Don’t be fooled by your “best performing” ads

When it comes to advertising your Facebook Challenge, you need to ask yourself the question - who will your ads appeal to most? 

We see some charities being more excited by their Facebook Challenge ad results than by their Facebook Challenge fundraising performance. A low cost-per-lead is only good if it brings in high quality fundraisers. Often, Challenges fall apart because they ended up recruiting the wrong audience!

So, how do you know if your “best-performing” Facebook Challenge ads are giving you the worst results?

Follow these simple steps to find out:

  1. Take the total media spend on your ads.
  2. Divide total media spend firstly by the total number of fundraisers and then by the total number of fundraisers with at least 1 donation (depending on how up-to-date your income reporting is). 
  3. Project your performance if your recruitment continues at the same rate.

If you discover your cost-per-fundraiser/active fundraiser is too high or you aren't getting the volume you need, here is what to do next:

  • Rule out other factors: Test your calls-to-action to make sure they’re clear and the links work.
  • Put in place some of the creative corrections outlined in section 3 above: This will depend on your results. Remember that raising the age targeting and removing Instagram as a placement helps to refine your audience. 
  • Review the ads in terms of what is likely to bring in the best combination of quality and quantity: Are there any ads bringing in a better quality of lead? Use a VLOOKUP to compare leads to fundraisers to be really sure. 
  • Move budget: Put more budget where you think there’s better lead quality. Or better yet, make sure each Ad Set has a decent budget (more than they need) but with bid caps and Campaign Spending Limit to stop them getting out of control. You can usually adjust bid caps without resetting the learning phase, as long as they are in from the beginning. You can also switch off the Ad Sets which aren't performing, and then the others will automatically have more to spend before the Campaign Spending Limit is reached. 
  • Start afresh: Duplicate the best quality ads into new Ad Sets with their own budget (or new Campaigns if you have Campaign Budget Optimization on). Also keep it fresh by adding in new creative based on lessons learned.

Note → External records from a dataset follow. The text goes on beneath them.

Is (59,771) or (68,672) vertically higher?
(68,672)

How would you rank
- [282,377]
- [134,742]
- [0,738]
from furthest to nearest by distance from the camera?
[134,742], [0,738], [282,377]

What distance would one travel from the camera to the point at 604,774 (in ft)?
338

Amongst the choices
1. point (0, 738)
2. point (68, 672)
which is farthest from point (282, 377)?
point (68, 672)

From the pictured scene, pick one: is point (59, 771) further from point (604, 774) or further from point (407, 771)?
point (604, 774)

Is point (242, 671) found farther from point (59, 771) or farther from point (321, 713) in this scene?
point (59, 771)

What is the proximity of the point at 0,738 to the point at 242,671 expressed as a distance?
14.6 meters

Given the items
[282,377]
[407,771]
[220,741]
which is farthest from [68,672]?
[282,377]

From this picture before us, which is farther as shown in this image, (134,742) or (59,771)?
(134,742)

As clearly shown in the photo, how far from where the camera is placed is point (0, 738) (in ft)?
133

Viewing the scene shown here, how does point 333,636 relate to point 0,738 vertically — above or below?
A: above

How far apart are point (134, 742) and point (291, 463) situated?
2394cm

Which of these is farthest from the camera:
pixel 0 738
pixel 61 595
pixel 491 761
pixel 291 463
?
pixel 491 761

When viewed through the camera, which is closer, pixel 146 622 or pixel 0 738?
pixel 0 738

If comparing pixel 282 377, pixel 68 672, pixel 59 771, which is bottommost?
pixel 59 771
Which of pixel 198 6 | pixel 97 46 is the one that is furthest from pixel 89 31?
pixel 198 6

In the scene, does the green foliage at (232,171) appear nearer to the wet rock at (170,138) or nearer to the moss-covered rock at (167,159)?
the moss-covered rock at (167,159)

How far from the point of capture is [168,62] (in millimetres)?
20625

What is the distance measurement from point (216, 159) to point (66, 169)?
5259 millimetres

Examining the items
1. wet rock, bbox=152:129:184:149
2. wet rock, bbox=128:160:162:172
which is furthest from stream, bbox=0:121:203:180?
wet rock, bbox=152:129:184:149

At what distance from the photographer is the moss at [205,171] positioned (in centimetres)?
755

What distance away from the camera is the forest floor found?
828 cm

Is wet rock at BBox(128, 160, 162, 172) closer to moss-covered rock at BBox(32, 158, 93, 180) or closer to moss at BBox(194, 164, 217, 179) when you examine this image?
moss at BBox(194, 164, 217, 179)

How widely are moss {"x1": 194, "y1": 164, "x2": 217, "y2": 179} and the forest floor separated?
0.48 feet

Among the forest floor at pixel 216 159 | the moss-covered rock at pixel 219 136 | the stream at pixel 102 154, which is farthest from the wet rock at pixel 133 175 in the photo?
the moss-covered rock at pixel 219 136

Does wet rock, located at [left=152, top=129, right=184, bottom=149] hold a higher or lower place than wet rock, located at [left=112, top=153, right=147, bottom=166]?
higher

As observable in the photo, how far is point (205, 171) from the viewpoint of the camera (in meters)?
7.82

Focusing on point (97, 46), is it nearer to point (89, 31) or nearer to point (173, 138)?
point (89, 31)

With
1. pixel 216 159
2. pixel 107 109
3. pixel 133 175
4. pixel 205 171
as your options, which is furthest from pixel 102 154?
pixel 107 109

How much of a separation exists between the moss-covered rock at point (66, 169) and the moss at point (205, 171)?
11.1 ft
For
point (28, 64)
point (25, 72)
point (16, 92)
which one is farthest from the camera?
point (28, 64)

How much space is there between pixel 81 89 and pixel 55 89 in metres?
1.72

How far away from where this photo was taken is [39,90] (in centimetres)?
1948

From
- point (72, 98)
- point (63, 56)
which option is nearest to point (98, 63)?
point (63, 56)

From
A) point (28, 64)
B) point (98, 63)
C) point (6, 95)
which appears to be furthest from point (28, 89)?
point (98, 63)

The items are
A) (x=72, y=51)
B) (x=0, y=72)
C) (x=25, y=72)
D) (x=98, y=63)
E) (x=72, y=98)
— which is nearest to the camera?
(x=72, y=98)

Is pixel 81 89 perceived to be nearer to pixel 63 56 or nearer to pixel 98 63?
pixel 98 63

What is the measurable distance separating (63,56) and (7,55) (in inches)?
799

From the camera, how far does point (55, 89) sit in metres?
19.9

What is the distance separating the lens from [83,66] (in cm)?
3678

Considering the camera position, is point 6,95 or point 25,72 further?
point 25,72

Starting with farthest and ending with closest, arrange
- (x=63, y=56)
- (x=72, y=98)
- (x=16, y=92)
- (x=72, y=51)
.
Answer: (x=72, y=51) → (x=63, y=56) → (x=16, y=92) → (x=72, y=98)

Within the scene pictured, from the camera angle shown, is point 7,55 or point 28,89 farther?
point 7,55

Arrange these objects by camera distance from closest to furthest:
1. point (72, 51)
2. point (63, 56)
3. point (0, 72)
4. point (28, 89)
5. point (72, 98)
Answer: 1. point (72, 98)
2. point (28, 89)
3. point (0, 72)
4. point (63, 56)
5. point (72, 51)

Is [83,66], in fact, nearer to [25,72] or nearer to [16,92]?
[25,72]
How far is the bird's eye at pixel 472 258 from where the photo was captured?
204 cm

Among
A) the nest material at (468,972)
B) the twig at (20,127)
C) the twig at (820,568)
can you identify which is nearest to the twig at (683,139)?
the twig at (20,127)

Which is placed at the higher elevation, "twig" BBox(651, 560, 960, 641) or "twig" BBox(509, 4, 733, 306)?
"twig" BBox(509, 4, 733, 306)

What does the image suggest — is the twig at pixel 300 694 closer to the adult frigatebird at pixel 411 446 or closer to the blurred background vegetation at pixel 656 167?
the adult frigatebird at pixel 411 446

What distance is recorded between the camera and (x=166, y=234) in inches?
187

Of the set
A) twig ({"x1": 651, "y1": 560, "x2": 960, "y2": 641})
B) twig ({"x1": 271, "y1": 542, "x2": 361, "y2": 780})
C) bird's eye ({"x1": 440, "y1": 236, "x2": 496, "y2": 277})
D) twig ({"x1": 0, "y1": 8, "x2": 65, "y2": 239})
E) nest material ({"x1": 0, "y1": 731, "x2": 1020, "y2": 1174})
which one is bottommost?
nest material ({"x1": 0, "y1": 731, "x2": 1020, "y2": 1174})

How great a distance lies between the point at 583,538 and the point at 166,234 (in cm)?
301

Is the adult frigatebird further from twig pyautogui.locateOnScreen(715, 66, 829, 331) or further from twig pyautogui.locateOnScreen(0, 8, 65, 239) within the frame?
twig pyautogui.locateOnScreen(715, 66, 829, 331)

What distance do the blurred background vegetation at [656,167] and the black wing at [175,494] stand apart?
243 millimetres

Remember, if you make significant edits to individual Ad Sets or ads, they will re-enter the learning phase which may slow progress. So it always better to separate creative and audiences into individual Ad Sets which have their own budget. That way you can switch them on and off, or duplicate and replicate to build on success. 

If you choose to use Campaign Budget Optimization it will give the majority of the budget to just one Ad Set. This is either the one with the biggest audience, or if the audience are the same size, it will be the one with the lowest initial cost-per-lead and will continue to favour this Ad Set even when you add new ones in. It might make monitoring ads a bit easier, but it also could be prioritizing your budget to the more 'click bait’, lower quality ads.